As a vampire, if you feed on someone, you get a huge pile of experience at the expense of that character dying. This power boost is enough to trivialize the enemies you’re “supposed” to be fighting, and you can now stand a good chance against enemies whose main purpose is to discourage you from exploring advanced areas yet. Do this too much and you’d completely break the game, so they created a counterbalancing mechanism called “district health”.
District health is a sliding scale that evaluates and sums up factors like the health of the characters in that district, the status of quests that can be completed there, and the circumstances in that area as a consequence of the narrative. If district health is good, the merchants there will give you a discount on their wares. If it’s bad, things get more expensive. If it ever falls below 50%, the district is considered lost to chaos; all the friendly/neutral NPCs die, and tough enemies stalk the streets. Drinking folks for their XPs is a good way to damage district health: if you’re playing this to be a badass vampire with monstrous superpowers, that will eventually come at the expense of conversation and investigation, the more humanitarian aspects of the game mechanics.
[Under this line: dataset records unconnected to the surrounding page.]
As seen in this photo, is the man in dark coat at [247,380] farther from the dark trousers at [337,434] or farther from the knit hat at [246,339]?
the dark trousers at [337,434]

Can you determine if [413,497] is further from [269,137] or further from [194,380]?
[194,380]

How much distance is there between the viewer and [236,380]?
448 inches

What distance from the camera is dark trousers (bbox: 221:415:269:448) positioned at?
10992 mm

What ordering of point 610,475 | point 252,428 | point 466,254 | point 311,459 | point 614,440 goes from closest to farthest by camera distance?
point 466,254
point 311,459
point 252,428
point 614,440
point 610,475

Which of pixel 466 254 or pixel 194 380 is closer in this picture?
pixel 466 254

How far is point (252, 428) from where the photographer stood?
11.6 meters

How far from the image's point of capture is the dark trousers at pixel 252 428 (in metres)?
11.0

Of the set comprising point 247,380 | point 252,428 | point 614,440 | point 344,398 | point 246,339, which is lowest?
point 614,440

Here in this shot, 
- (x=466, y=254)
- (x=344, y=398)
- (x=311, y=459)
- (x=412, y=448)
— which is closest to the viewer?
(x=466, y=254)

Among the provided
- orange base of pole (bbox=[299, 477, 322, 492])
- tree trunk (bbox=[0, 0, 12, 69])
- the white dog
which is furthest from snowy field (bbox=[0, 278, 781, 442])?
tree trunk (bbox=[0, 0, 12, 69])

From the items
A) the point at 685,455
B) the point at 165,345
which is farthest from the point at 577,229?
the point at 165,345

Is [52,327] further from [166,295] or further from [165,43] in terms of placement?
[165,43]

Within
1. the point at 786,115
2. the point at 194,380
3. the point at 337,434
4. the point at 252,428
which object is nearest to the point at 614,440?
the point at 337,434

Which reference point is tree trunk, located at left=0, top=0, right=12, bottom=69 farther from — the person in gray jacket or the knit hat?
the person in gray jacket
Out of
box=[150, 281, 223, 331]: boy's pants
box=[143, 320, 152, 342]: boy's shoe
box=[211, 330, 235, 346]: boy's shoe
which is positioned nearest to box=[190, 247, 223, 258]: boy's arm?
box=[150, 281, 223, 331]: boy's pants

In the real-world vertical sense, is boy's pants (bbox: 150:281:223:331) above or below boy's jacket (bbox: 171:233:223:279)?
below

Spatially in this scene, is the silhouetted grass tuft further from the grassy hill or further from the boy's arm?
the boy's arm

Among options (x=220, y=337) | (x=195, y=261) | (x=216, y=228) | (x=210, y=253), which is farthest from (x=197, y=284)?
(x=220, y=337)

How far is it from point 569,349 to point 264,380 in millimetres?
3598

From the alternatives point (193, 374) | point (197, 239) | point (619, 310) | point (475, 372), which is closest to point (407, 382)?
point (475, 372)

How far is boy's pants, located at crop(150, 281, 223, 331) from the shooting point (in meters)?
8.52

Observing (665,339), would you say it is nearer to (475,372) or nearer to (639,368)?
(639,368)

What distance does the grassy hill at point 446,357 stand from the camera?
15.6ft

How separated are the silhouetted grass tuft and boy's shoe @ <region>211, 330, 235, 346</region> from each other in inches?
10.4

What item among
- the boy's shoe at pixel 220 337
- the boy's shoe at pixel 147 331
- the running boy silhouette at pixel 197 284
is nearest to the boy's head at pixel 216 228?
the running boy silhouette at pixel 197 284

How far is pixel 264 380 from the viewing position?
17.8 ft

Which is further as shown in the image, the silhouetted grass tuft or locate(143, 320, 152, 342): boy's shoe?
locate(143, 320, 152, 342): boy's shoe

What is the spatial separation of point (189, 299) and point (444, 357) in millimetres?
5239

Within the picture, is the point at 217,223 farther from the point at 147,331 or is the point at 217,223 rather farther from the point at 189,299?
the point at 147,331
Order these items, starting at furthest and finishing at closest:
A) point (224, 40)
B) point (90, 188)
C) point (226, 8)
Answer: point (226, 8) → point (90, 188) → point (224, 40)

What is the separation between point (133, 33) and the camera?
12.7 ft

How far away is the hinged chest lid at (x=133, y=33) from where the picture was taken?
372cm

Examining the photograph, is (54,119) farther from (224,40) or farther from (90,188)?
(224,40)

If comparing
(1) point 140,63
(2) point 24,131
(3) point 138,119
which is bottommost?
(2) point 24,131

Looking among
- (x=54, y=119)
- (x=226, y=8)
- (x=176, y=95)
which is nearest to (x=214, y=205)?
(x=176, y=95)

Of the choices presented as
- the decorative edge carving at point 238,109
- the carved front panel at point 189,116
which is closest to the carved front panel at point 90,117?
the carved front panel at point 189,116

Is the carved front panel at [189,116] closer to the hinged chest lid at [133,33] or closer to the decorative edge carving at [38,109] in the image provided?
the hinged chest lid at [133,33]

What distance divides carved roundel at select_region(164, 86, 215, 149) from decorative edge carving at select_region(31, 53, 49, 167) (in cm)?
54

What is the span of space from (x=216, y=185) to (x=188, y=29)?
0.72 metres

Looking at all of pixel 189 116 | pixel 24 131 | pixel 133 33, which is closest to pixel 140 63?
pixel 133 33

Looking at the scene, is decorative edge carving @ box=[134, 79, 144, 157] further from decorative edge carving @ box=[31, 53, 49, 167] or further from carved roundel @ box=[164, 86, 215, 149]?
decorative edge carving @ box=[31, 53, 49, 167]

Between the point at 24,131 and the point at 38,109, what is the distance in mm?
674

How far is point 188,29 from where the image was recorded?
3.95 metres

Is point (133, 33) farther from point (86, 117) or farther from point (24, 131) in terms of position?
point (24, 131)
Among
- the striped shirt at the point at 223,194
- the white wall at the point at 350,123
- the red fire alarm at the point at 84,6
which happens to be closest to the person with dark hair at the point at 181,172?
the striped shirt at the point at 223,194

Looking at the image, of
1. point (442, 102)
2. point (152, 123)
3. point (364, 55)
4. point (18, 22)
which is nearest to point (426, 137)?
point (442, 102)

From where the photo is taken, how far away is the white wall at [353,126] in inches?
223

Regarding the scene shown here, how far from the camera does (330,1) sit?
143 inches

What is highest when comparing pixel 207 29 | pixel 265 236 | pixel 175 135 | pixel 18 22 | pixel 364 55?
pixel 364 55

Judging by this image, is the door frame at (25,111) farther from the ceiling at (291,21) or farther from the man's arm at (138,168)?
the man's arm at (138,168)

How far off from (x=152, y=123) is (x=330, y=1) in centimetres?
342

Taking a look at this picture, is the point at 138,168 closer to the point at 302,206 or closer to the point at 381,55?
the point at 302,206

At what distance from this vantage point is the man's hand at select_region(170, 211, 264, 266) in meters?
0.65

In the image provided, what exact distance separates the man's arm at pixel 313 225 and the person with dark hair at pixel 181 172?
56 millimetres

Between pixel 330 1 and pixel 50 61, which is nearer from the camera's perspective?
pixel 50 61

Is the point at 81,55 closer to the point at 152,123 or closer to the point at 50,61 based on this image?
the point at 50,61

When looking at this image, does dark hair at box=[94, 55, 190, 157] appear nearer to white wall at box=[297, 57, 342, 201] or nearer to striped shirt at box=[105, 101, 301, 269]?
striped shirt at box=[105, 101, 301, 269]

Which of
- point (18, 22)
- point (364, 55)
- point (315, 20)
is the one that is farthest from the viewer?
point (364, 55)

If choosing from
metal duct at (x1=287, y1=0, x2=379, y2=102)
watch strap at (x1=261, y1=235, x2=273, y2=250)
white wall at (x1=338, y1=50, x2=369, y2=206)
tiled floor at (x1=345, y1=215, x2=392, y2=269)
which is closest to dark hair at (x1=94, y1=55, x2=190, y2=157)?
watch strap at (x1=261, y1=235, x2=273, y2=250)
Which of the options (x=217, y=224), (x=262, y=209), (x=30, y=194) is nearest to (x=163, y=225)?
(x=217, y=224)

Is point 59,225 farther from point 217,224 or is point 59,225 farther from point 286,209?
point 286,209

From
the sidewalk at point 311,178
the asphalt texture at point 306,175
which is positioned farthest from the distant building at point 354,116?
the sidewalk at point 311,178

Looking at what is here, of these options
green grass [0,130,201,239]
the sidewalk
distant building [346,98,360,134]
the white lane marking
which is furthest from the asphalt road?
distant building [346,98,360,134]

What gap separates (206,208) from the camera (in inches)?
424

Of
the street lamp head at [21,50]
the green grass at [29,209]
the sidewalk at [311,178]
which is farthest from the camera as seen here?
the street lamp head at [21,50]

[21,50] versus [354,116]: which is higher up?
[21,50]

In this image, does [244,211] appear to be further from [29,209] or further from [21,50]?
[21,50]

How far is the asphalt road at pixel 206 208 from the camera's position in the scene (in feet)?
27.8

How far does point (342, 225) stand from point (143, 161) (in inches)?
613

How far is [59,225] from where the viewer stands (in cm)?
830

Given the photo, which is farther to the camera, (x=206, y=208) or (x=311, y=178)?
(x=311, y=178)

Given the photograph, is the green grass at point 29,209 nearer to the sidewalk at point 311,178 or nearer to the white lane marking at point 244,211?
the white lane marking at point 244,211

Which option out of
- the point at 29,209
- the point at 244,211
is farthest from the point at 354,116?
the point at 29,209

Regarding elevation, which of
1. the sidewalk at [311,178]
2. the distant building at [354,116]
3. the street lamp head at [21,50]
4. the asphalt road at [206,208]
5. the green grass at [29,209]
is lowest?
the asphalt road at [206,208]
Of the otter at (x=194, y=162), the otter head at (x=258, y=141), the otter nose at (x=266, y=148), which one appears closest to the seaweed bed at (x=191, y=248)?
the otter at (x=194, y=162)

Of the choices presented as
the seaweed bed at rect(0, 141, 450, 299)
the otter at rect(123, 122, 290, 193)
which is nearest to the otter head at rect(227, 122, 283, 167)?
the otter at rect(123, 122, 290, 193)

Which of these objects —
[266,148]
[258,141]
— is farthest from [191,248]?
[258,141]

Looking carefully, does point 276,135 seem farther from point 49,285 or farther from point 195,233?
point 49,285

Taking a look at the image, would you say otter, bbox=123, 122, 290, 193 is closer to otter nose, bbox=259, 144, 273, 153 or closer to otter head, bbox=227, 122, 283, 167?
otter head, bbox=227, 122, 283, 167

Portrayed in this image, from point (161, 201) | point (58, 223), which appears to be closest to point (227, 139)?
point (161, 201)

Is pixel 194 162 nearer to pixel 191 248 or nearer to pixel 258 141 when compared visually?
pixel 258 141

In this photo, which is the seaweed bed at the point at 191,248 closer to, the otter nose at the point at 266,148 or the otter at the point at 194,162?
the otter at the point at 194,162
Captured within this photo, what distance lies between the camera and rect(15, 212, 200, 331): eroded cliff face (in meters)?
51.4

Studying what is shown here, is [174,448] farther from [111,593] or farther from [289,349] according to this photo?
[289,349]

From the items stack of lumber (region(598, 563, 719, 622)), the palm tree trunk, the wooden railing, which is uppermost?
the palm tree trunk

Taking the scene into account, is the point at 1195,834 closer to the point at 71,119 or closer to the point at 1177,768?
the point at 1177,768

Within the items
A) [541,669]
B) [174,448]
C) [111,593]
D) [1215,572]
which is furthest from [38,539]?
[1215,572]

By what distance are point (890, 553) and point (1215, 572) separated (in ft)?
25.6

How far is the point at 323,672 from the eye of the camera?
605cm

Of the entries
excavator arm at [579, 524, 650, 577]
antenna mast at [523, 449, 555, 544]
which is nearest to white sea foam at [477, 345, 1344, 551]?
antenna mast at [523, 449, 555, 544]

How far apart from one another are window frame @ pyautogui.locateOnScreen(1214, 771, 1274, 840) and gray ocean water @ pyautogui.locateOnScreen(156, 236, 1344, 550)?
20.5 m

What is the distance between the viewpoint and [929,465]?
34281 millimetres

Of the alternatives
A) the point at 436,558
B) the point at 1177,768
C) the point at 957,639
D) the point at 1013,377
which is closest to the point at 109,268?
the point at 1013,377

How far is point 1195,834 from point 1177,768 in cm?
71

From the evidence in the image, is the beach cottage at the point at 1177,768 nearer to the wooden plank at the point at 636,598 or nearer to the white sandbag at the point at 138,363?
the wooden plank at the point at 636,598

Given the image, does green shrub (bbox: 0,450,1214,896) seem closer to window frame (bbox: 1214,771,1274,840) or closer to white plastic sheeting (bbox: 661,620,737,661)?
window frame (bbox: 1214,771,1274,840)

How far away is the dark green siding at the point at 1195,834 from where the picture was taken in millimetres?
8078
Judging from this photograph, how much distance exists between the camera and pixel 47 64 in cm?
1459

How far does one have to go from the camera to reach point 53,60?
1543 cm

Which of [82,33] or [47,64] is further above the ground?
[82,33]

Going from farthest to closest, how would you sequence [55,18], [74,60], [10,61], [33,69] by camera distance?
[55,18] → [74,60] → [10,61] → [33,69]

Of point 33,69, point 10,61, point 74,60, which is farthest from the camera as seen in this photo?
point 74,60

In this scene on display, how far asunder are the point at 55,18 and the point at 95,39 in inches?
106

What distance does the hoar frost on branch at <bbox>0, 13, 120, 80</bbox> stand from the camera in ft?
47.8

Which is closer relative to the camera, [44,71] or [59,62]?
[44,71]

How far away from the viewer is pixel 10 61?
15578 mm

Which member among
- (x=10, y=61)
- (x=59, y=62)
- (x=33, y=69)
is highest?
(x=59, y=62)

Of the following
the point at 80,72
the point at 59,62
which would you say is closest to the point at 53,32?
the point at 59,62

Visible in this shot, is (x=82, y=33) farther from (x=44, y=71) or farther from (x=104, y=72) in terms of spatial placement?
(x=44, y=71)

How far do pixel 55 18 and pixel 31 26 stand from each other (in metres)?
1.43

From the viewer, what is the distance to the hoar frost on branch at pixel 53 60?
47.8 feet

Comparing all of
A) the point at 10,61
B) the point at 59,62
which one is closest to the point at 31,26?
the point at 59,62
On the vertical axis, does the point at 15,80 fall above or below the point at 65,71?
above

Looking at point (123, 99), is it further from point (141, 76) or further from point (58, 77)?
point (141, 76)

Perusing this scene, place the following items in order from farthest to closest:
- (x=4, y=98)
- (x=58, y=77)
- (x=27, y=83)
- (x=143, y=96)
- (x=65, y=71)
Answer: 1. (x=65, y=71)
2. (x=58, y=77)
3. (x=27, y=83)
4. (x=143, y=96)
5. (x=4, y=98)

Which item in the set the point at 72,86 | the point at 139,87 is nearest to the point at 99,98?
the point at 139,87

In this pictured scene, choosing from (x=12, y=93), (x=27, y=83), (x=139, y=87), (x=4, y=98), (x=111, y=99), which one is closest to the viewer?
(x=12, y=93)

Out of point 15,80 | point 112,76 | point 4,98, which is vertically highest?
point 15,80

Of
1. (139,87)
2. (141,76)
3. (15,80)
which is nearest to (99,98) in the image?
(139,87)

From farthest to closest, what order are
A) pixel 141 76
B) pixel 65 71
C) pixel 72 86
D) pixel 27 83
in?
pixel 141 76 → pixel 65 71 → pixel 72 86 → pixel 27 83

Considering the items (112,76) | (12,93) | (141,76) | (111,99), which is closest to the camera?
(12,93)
While the game does briefly warn you that allowing a district to fall will kill all the conversation partners native to that region, some choices have a bit less transparent outcomes. I’m blurring this text, but in light of the Vampyr policy toward save files, I wish I’d known this in advance:
At the end of your first major trip to Whitechapel, Nurse Crane is revealed as the blackmailer you’ve been commissioned to stop. Her motives are arguably just, and your sponsor has requested discretion and a lack of violence. She asks if you’re going to go to the authorities, but her tone is one of righteous indignation. Your options are “[SPARE] No, but resign from your position with the hospital,” “[KILL] Enough of this, I’ve decided you’re more useful to me as a comestible,” and “[CHARM] You will forget what you have discovered. Your undercover days are behind you.” Complicating this is the fact that the CHARM option has an opened lock icon next to it, suggesting this option is one which has been unlocked somehow, so I picked that one. Subsequent events and some reading in the Steam community reveals that this is every bit as lethal to her character as killing her outright would have been, as she is transformed into a monstrous creature to fight on your next visit to her home.
What I’m trying to get at with these examples is that Vampyr goes to a lot of efforts to provide both in-game and metagame reasons to be enticed by your vampiric powers, and it provides both in-game and metagame reasons to regret succumbing to those temptations. I like it a lot, but I’m still gonna restart my game.